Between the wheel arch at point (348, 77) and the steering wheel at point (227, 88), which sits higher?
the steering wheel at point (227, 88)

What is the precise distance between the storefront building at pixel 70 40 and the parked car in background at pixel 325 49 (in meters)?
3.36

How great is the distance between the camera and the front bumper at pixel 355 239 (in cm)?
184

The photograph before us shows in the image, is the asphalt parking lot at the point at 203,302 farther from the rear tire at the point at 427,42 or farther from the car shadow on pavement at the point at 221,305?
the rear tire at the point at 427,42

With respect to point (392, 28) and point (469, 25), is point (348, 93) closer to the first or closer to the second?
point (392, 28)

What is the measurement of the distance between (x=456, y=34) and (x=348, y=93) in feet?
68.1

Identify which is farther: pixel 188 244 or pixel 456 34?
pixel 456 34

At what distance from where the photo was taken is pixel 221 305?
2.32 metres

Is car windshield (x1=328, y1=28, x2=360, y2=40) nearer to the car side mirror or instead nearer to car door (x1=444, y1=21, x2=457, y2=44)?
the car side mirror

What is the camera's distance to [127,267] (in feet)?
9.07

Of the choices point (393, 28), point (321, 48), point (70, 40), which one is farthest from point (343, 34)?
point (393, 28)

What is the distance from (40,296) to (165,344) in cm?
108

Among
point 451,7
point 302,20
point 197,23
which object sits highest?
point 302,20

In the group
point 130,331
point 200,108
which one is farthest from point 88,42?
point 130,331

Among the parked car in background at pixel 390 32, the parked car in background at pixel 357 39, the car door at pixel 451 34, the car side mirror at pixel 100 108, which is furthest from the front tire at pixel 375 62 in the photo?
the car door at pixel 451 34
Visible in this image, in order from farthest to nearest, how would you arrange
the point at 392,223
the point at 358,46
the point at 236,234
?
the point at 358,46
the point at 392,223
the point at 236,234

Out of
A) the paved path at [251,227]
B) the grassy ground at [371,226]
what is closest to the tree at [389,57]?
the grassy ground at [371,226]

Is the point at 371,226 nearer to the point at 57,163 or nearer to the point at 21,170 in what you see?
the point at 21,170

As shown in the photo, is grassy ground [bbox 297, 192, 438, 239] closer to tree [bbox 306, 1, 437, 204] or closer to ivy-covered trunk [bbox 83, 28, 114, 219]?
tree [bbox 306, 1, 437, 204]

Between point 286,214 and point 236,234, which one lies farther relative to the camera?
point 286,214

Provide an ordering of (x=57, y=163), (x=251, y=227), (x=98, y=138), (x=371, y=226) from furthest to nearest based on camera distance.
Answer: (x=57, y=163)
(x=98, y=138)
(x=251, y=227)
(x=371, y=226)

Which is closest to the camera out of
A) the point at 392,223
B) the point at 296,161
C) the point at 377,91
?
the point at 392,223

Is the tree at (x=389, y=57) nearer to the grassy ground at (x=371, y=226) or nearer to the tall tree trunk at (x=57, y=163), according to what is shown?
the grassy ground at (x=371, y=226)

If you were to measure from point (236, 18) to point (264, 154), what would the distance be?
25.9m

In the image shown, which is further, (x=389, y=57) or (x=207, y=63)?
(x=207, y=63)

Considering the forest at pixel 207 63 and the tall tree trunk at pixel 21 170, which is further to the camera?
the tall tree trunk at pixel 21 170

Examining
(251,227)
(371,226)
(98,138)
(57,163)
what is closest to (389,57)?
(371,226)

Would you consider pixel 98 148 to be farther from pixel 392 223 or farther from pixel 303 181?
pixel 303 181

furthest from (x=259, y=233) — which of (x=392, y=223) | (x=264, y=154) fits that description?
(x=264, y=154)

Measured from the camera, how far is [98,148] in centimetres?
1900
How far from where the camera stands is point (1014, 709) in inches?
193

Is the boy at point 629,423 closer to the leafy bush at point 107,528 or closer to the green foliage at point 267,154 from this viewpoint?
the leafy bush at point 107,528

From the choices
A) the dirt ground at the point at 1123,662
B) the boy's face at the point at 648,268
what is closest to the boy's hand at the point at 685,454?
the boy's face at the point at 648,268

· · · · · · ·

## SET TASK
Reproduce the records verbatim, starting at the very first line and continuing up to and including the line with "2.32 metres".

## TASK ANSWER
Between the wheel arch at point (348, 77) and the steering wheel at point (227, 88), which sits higher?
the steering wheel at point (227, 88)

What is the precise distance between the storefront building at pixel 70 40 and the parked car in background at pixel 325 49 (in meters)?
3.36

How great is the distance between the camera and the front bumper at pixel 355 239 (in cm)?
184

The photograph before us shows in the image, is the asphalt parking lot at the point at 203,302 farther from the rear tire at the point at 427,42 or farther from the car shadow on pavement at the point at 221,305?
the rear tire at the point at 427,42

With respect to point (392, 28) and point (469, 25), is point (348, 93) closer to the first or closer to the second?
point (392, 28)

What is the measurement of the distance between (x=456, y=34) and (x=348, y=93) in feet?
68.1

Identify which is farther: pixel 188 244 or pixel 456 34?
pixel 456 34

At what distance from where the photo was taken is pixel 221 305?
2.32 metres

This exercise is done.